══ PROVIDED TEXT

CNBC Africa's Onyi Sunday discussed the findings of this report with Muleya Mwananyanda, Deputy Director for South Africa at Amnesty International.

READ THE HIGHLIGHTS FROM THE CONVERSATION BELOW OR WATCH THE VIDEO:

“In Africa we have seen, broadly, a decline in the respect for human rights. This is disappointing for us. There are three things that we have noticed, so there is heavy repression on people with dissenting views. We’ve also seen governments disrespecting institutions that are set up to protect people’s rights. There’s also genuinely an increase around refugees being treated badly by government.”

-          Muleya Mwananyanda, Deputy Director for South Africa at Amnesty International.

“There are some positives and some negatives that have happened, but obviously we are more alarmed by the negative things that have happened. For example there’s lots of conflict happening in parts of Africa. You have, in east and the whole of Africa, Al Shabaab, that has continued to abuse human rights. You also have, in other parts of Africa, in Cameroon, Nigeria, activities of Boko Haram, but the government of those countries have also not really clothed themselves in glory.”

════

YOUR TASK: Reproduce the interview excerpt on African human rights above word for word, in full.

══ COLLECTED DATA

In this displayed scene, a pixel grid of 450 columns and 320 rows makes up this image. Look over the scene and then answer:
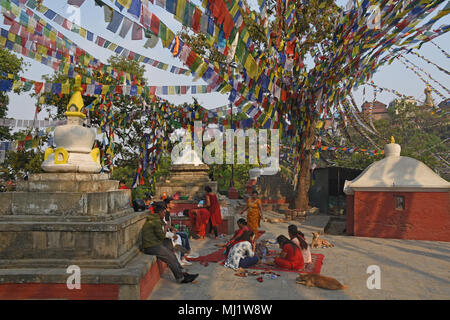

════

TASK ANSWER:
CNBC Africa's Onyi Sunday discussed the findings of this report with Muleya Mwananyanda, Deputy Director for South Africa at Amnesty International.

READ THE HIGHLIGHTS FROM THE CONVERSATION BELOW OR WATCH THE VIDEO:

“In Africa we have seen, broadly, a decline in the respect for human rights. This is disappointing for us. There are three things that we have noticed, so there is heavy repression on people with dissenting views. We’ve also seen governments disrespecting institutions that are set up to protect people’s rights. There’s also genuinely an increase around refugees being treated badly by government.”

-          Muleya Mwananyanda, Deputy Director for South Africa at Amnesty International.

“There are some positives and some negatives that have happened, but obviously we are more alarmed by the negative things that have happened. For example there’s lots of conflict happening in parts of Africa. You have, in east and the whole of Africa, Al Shabaab, that has continued to abuse human rights. You also have, in other parts of Africa, in Cameroon, Nigeria, activities of Boko Haram, but the government of those countries have also not really clothed themselves in glory.”